A vila, como tantas outras no país, era pitoresca, com casas pintadas de branco, a roupa estendida nas janelas e no ar um cheiro intenso a maresia. Em tempos idos, na praia vendeu-se peixe, e até havia a “praia dos pescadores”, antes da lota ser passada para uma das pontas da baía, e antes de fazerem o pontão, de darem cabo da praia da doca com um projecto de melhoria das condições dos pescadores. Mas como sempre, os projectos que envolvem pobres são feios, sem preocupações estéticas de integração arquitectónica, como se eles fossem menos pessoas e não precisassem de um espaço bonito e envolvente. A praia onde todas as tardes, ou quase todas, andava de barco a remos, onde aprendi a remar no meio de traineiras de pesca e outras embarcações de madeira, desapareceu para dar origem a um amontoado de barracas que servem para armazenar redes, alguidares e outros utensílios. Pode ser útil, mas e feio. Muito feio!
O pontão foi tão aumentado que hoje quase chega ao forte, monumento histórico que faz parte das minhas referências situado bem a meio da vila, onde no verão havia concertos à noite; a construção cresceu de forma não planeada a um ritmo alucinante e o pitoresco que a vila tinha e que a tornava única, perdeu-se por descaracterização; o homem que vendia bolas e fatias de bolo de coco, húmido e magnífico, já por lá não anda; o banheiro que me ensinou pacientemente a nadar quando eu tinha 5 para 6 anos, o Sr. Domingos, já morreu e quem explora os toldos na praia do espadarte já não é o Sr. Duarte; o homem do táxi que nos levava à Carrasqueira, no meio do pinhal e longe do rebuliço da vila e a quem chamávamos “bate sorna” porque se não cantássemos e gritássemos, de quando em vez, adormeceria a conduzir já não trabalha e nem sequer se vê sentado no jardim; o castelo, lá no alto, onde comia “maçãs riscadinhas”, ácidas e suculentas, perdeu parte da imponência que tinha e poucos são os que se dignam a observá-lo cá de baixo ou a visitá-lo.

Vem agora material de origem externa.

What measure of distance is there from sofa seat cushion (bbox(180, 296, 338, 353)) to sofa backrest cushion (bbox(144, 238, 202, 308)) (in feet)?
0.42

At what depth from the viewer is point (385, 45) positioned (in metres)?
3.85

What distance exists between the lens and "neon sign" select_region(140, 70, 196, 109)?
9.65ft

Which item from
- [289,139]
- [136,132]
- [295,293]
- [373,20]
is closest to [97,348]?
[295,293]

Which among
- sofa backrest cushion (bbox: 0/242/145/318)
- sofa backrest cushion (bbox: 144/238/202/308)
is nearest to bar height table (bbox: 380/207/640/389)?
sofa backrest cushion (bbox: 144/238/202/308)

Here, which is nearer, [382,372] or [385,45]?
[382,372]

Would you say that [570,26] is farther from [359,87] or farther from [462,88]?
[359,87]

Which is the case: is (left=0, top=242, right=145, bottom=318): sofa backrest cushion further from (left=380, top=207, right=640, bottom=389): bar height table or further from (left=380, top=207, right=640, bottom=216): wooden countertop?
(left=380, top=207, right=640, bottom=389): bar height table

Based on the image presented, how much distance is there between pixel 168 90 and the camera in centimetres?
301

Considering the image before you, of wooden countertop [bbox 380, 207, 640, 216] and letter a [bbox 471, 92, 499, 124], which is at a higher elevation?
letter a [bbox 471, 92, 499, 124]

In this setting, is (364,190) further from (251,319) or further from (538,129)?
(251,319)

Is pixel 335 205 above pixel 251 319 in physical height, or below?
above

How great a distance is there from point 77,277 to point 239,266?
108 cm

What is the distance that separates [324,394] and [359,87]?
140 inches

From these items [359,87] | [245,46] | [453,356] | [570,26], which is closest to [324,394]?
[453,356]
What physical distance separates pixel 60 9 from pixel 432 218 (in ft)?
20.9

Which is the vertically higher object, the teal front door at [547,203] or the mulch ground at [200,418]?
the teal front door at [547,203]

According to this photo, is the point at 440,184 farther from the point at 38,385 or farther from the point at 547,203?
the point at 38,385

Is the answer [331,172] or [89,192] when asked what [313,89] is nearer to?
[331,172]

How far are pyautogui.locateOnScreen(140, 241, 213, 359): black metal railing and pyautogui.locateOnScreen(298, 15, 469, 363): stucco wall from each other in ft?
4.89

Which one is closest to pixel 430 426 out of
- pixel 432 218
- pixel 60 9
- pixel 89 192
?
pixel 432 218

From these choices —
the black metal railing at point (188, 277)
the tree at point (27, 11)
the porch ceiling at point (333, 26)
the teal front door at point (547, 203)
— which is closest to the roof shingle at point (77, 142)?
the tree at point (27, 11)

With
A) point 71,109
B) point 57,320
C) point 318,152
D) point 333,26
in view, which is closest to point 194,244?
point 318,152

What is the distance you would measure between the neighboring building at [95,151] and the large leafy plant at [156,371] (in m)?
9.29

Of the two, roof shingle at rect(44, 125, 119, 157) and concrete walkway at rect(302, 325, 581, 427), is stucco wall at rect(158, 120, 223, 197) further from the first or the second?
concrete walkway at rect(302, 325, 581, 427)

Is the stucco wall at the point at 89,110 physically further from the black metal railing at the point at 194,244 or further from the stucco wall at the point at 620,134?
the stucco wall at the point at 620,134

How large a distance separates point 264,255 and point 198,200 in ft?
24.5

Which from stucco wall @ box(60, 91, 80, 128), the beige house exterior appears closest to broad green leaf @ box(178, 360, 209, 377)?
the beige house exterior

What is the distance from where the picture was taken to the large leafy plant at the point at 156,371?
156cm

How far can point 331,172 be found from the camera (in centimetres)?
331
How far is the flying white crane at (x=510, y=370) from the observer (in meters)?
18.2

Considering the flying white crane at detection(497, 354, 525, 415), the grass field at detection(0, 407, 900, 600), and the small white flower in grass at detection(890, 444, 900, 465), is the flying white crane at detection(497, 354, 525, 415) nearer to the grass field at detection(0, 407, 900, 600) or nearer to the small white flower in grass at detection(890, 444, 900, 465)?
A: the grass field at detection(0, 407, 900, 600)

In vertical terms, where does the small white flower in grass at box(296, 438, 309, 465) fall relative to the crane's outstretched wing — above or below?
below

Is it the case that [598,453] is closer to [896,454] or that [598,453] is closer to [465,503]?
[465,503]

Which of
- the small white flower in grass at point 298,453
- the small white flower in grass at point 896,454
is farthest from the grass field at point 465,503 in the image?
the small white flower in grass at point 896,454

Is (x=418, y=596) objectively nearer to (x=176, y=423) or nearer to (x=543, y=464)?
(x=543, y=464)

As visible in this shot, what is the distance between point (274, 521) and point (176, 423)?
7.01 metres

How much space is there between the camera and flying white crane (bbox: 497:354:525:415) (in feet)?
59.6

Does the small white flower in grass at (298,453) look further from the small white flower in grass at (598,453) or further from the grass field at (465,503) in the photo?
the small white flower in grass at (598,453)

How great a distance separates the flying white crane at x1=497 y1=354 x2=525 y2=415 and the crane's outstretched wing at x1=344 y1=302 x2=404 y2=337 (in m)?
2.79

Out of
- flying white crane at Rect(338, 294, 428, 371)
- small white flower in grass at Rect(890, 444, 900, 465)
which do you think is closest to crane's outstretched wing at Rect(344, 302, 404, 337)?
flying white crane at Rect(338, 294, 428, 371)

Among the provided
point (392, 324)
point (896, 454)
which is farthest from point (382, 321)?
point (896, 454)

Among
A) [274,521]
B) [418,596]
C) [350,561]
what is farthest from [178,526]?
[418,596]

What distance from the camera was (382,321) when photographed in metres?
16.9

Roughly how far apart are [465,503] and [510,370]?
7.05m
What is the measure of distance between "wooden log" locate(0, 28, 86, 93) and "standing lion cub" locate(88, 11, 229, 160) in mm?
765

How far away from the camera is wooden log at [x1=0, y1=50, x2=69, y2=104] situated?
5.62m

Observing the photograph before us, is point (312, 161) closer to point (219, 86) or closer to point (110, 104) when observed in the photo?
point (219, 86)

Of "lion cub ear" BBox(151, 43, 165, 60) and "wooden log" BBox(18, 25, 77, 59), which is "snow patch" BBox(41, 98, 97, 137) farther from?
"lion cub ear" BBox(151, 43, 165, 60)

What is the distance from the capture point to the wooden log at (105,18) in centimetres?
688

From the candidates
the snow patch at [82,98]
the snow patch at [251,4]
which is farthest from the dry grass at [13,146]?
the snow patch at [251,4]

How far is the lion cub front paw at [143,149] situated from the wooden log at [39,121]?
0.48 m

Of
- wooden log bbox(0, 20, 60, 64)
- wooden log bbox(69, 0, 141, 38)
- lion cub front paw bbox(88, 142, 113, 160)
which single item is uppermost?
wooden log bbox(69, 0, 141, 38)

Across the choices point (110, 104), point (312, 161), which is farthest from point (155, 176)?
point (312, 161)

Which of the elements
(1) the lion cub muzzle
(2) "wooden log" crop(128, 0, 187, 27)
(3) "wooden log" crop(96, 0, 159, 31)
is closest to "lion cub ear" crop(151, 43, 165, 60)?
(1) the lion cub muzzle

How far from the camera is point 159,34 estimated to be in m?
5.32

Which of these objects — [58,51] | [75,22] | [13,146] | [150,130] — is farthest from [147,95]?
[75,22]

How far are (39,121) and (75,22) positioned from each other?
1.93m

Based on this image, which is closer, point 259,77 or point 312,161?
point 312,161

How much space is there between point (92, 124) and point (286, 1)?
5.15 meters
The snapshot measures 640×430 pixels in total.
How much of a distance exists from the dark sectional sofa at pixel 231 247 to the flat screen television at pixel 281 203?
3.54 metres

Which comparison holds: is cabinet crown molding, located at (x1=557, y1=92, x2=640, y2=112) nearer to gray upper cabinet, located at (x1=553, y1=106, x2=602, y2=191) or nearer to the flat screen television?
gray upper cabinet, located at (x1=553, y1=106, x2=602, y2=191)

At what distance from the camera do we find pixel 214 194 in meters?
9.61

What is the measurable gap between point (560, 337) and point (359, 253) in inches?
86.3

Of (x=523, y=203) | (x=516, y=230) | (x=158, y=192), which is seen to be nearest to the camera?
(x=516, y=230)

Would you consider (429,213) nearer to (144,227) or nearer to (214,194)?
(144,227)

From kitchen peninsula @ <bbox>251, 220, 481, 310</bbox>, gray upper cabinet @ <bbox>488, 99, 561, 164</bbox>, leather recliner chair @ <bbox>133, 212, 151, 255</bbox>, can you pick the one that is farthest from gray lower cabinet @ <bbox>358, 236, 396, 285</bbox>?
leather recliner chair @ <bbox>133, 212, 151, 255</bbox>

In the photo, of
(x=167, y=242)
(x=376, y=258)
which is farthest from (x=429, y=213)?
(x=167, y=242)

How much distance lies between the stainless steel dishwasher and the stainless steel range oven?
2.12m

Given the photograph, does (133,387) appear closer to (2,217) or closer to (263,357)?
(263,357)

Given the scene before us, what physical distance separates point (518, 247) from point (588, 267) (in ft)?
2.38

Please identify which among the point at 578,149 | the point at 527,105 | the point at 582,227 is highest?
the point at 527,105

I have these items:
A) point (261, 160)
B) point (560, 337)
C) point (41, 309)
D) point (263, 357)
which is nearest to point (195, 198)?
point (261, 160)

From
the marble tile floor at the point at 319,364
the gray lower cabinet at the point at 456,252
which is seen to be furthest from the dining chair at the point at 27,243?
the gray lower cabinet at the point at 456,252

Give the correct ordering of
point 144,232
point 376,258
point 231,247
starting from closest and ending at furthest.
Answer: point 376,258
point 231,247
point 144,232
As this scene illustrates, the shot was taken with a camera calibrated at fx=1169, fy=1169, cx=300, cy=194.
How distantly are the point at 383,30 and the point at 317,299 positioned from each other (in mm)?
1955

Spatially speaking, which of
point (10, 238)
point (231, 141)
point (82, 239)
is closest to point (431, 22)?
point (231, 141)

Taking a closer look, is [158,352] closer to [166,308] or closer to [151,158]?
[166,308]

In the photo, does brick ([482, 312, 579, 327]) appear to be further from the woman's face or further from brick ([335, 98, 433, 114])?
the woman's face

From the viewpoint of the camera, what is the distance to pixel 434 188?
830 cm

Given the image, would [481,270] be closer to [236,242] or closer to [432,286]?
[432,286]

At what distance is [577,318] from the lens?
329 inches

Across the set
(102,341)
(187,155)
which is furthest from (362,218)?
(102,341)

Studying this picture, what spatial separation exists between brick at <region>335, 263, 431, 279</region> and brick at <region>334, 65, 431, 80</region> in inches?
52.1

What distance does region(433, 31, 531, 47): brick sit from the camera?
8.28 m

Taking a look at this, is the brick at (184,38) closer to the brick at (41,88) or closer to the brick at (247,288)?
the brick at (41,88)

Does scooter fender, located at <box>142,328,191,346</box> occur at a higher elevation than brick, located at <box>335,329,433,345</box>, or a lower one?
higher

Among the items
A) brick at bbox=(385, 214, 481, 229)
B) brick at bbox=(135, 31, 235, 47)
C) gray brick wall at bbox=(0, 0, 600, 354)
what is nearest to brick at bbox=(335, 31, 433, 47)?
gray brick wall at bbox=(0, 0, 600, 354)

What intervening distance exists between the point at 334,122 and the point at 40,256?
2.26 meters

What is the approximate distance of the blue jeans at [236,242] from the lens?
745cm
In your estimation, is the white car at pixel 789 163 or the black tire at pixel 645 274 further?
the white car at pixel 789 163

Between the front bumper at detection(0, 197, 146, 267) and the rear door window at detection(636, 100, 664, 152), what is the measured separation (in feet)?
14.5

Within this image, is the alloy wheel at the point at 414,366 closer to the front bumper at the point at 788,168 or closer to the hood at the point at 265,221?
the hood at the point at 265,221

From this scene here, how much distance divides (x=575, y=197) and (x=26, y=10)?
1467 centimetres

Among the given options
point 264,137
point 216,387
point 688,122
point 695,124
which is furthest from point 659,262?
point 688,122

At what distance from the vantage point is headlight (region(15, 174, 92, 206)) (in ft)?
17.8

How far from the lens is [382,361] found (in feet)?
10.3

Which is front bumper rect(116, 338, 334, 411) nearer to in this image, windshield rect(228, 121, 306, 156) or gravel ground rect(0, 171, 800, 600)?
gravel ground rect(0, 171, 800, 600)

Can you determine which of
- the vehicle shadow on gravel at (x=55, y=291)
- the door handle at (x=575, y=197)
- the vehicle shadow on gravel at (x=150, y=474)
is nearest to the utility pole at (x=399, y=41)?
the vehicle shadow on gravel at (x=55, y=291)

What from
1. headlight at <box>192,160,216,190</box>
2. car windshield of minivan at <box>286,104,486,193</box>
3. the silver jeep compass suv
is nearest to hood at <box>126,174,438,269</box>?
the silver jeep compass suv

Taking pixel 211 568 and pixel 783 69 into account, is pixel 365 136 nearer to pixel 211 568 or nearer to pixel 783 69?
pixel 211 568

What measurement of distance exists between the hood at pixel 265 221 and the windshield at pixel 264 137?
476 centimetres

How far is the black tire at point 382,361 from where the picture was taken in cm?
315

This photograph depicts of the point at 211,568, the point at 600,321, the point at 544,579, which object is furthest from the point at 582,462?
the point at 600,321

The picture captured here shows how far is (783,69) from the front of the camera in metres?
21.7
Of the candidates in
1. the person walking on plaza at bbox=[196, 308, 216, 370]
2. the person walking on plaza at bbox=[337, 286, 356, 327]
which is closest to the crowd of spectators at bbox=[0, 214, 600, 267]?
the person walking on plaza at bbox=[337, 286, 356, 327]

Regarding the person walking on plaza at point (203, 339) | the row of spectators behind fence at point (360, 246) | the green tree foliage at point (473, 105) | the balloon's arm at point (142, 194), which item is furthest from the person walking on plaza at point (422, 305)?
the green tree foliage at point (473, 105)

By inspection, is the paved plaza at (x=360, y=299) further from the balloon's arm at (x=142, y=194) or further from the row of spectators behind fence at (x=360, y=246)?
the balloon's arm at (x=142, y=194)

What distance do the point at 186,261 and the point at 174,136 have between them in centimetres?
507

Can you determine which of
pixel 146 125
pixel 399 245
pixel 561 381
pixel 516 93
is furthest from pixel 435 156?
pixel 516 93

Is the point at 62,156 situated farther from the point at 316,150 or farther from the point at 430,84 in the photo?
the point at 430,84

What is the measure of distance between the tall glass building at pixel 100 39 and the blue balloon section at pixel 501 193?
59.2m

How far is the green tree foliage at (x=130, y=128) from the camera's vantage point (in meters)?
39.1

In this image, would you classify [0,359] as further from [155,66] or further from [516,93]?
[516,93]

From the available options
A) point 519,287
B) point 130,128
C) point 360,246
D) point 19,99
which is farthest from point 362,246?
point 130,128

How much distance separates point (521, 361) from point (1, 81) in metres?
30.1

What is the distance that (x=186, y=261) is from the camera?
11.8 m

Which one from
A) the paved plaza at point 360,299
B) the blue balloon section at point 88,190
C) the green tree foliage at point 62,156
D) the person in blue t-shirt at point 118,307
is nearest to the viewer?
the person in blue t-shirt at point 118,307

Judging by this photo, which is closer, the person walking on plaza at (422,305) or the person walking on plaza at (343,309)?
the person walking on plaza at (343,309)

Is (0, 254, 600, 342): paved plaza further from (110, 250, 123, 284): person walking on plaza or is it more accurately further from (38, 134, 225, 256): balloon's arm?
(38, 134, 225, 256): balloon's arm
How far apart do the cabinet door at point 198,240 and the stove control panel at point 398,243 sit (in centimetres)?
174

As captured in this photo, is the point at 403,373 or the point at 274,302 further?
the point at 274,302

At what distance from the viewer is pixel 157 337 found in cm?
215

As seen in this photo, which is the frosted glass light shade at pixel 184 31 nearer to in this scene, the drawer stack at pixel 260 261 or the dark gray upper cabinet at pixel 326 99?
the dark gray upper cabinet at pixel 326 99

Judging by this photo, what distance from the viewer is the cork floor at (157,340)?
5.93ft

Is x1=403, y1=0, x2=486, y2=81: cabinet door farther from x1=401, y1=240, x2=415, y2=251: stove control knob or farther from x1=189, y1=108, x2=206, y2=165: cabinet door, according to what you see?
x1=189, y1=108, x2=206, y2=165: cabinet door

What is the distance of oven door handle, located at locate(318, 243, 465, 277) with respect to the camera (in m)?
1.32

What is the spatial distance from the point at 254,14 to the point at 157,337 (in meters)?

O que dizer...?! Estragaram a terra da minha infância, não onde cresci, mas onde passava os 3 meses de férias no verão, as férias da Páscoa e uma grande parte dos fins de semana durante o ano. Este era o local-refúgio da minha adolescência, onde os rapazes eram por nós conhecidos como os “piscitos”, onde as saídas nocturnas para a discoteca se faziam ao fim de semana, sem se perder um que fosse em Galápos, porque era um must quando existia, seguidas de uma incursão de madrugada a uma das panificadoras para a compra de bolos reconfortantes antes do sono, e que, na minha idade adulta, ainda me faz atravessar a ponte de quando em vez para ir comprar peixe fresco, saboroso e suculento como não chega a Lisboa, e apesar de eu não dever comer peixe por causa da minha alergia, o anisakis. Mas quem pode resistir ao peixe de Sesimbra, que faz sonhar qualquer um? Ali, naquela terra, também eu fui muito feliz!!!